(Registros de un conjunto de datos)
┌────────

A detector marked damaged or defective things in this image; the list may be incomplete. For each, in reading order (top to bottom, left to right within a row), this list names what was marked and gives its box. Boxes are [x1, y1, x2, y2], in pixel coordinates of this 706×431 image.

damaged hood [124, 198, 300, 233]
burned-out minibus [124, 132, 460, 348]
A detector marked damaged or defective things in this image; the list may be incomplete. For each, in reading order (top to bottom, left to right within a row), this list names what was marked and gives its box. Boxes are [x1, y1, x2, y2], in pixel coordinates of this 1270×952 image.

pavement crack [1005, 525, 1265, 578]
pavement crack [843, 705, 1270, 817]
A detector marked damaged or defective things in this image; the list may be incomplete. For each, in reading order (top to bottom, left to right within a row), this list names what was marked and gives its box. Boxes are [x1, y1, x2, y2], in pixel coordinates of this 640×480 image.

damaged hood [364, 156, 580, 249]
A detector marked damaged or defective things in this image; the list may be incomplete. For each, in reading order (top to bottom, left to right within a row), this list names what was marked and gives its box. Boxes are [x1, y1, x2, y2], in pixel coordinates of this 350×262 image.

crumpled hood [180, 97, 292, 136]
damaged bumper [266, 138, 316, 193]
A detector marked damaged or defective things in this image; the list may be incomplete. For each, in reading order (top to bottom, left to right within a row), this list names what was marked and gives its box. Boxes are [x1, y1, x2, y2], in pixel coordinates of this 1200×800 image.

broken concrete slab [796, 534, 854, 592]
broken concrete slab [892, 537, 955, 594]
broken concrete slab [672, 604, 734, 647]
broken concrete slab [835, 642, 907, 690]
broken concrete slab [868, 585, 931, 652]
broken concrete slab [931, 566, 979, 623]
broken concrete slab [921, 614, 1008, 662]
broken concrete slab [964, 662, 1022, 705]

└────────

[Tarea a realizar]:
Reproduce todo el material anterior línea por línea, sin alterar ni un carácter.

[Respuesta completa]:
A detector marked damaged or defective things in this image; the list may be incomplete. For each, in reading order (top to bottom, left to right within a row), this list names what was marked and gives its box. Boxes are [x1, y1, x2, y2], in pixel coordinates of this 706×431 image.

damaged hood [124, 198, 300, 233]
burned-out minibus [124, 132, 460, 348]
A detector marked damaged or defective things in this image; the list may be incomplete. For each, in reading order (top to bottom, left to right within a row), this list names what was marked and gives its box. Boxes are [x1, y1, x2, y2], in pixel coordinates of this 1270×952 image.

pavement crack [1005, 525, 1265, 578]
pavement crack [843, 705, 1270, 817]
A detector marked damaged or defective things in this image; the list may be incomplete. For each, in reading order (top to bottom, left to right within a row), this list names what was marked and gives its box. Boxes are [x1, y1, x2, y2], in pixel coordinates of this 640×480 image.

damaged hood [364, 156, 580, 249]
A detector marked damaged or defective things in this image; the list may be incomplete. For each, in reading order (top to bottom, left to right within a row), this list names what was marked and gives its box. Boxes are [x1, y1, x2, y2], in pixel coordinates of this 350×262 image.

crumpled hood [180, 97, 292, 136]
damaged bumper [266, 138, 316, 193]
A detector marked damaged or defective things in this image; the list may be incomplete. For each, in reading order (top to bottom, left to right within a row), this list names what was marked and gives its box. Boxes are [x1, y1, x2, y2], in pixel coordinates of this 1200×800 image.

broken concrete slab [796, 534, 854, 592]
broken concrete slab [892, 537, 955, 594]
broken concrete slab [672, 604, 734, 647]
broken concrete slab [835, 642, 907, 690]
broken concrete slab [868, 585, 931, 652]
broken concrete slab [931, 566, 979, 623]
broken concrete slab [921, 614, 1008, 662]
broken concrete slab [964, 662, 1022, 705]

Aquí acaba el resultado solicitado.